# Flora Rose is in labor!



## Emrcornerranch (Jun 13, 2020)




----------



## Tanya (Mar 31, 2020)

Oh yes. Babies here we come. Let us know how it goes.


----------



## EJskeleton (Apr 22, 2021)

YAY! Hope everything goes well for you!


----------



## Emrcornerranch (Jun 13, 2020)

That was a difficult one! Big buckling! Same size or a bit bigger than Francis’ 5 day old girls! Really had to struggle to get him out. Front left leg bent at the knee. Front right leg going back. Just his nose and tongue kept coming out for about 15 minutes-20 while I tried to get him out. Woman I got the girls from gave me the tip to suction out his nose and mouth to help him breathe while we tried to get him out. He was breathing while she pushed. Whew! Was about to call a vet to get out her ASAP! I don’t know if she has anymore, but she’s starting to clean him off and accept him.


----------



## happybleats (Sep 12, 2010)

Congrats!! Did you reset the leg position? Sometimes those big boys don't have enough room to set up well in there on their own.
Glad he was delivered and safe.
If mom passes the placenta, then most likely no more kids..


----------



## Emrcornerranch (Jun 13, 2020)




----------



## Emrcornerranch (Jun 13, 2020)

Just had a girl too!! She actually came out butt first. No hooves presenting…sooooo happy she had the giant boy first! That would have been super difficult for me to try to assist with.


----------



## Emrcornerranch (Jun 13, 2020)

The boy


----------



## Emrcornerranch (Jun 13, 2020)




----------



## EJskeleton (Apr 22, 2021)

Congrats! So glad everything went mostly well!


----------



## toth boer goats (Jul 20, 2008)

Very good work, they are adorable.

Any afterbirth hanging?


----------



## Emrcornerranch (Jun 13, 2020)

The afterbirth has 3 sacs. Is that normal or is there another kid in there?


----------



## Tanya (Mar 31, 2020)

Good question. Have you bumped her?


----------



## toth boer goats (Jul 20, 2008)

I agree, try to bump her.


----------



## Emrcornerranch (Jun 13, 2020)

I didn’t bump her.
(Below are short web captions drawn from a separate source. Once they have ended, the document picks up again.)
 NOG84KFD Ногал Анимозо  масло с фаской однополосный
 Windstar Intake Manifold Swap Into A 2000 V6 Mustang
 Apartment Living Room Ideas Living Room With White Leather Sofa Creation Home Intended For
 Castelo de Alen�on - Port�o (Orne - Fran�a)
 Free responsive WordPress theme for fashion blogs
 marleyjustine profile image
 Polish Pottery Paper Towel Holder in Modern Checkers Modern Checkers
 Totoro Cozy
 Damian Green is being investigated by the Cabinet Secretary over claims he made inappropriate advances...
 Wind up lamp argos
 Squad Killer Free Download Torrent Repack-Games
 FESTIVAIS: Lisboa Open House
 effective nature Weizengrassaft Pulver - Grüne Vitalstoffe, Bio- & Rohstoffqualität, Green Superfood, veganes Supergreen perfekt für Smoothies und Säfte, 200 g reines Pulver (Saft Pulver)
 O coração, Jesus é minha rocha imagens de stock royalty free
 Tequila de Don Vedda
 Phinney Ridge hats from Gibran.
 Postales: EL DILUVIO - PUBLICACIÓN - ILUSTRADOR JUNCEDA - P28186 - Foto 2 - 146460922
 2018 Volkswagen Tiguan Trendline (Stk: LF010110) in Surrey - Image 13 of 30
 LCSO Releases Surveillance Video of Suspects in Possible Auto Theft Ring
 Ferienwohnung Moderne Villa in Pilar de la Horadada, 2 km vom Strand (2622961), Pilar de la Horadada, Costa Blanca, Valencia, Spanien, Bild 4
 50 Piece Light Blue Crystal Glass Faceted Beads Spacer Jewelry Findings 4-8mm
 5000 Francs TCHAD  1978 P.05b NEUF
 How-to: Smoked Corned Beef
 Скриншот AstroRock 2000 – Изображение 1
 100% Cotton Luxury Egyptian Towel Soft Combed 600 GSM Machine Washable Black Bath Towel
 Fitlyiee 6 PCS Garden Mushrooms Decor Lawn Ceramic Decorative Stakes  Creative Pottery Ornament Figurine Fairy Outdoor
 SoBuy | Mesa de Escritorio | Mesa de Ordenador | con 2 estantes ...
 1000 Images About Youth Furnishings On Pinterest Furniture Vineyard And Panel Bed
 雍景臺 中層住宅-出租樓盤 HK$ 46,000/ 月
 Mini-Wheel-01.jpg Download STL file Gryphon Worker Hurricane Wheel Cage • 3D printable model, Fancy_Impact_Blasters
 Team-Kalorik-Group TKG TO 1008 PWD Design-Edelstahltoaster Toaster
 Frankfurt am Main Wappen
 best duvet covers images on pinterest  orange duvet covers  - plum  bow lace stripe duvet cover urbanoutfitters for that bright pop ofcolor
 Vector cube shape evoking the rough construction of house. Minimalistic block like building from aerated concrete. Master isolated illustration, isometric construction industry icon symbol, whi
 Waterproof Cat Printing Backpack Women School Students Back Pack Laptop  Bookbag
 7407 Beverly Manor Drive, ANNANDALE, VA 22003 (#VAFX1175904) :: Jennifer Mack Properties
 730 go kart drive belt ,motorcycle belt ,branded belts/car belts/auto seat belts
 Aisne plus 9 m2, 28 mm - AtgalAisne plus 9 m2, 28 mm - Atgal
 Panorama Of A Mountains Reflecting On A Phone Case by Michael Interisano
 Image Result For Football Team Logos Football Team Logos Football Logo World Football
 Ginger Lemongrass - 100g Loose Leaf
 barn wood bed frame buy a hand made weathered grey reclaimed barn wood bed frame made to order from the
When I investigated there was like a bean shape and size whitish yellow clear thing on the smallest sack. I think it might have been a very very tiny undeveloped kid. She delivered her placenta and is no longer having contractions. Babies are pretty good at standing up and nursing by themselves.


----------



## EJskeleton (Apr 22, 2021)

Emrcornerranch said:


> I didn’t bump her. When I investigated there was like a bean shape and size whitish yellow clear thing on the smallest sack. I think it might have been a very very tiny undeveloped kid. She delivered her placenta and is no longer having contractions. Babies are pretty good at standing up and nursing by themselves.


How are things now?


----------



## Emrcornerranch (Jun 13, 2020)

Stalls are clean. I cleaned mama goat Flora up a bit. She’s still having some clear-pink discharge here and there. Buckwheat is the boy. He’s doing well. Still a bit confused about nursing, but he gets there. His tongue does seem a little swollen from his kidding struggle. We are thinking Barley or Maizy (like maize) for the girl. She is very active already. Both had a little b gel and selenium + vitamin e gel after birth. I dipped the umbilical cords but need to do it again. Flora keeps almost laying on them, which worries me she might crush them. She really does love them very much. She really enjoyed some electrolyte water with some nutridrench. Now my kidding for the year are done! And I seem to have a skill for unclogging kids with my tiny hands! Treasure may or may not be pregnant, so it’s possible I might have one last kidding in October.


----------



## MadHouse (Oct 3, 2019)

Congratulations!!
Wow, you did so well! 
The kids are adorable!
I like the names youchose.


----------



## Emrcornerranch (Jun 13, 2020)

MadHouse said:


> Congratulations!!
> Wow, you did so well!
> The kids are adorable!
> I like the names youchose.


Thank you. We had a group of out of state relatives watching me with my hand up a goat. Weird day! Haha!


----------



## FizzyGoats (Apr 14, 2021)

Emrcornerranch said:


> Thank you. We had a group of out of state relatives watching me with my hand up a goat. Weird day! Haha!


That’s a true welcome to the farm visit.  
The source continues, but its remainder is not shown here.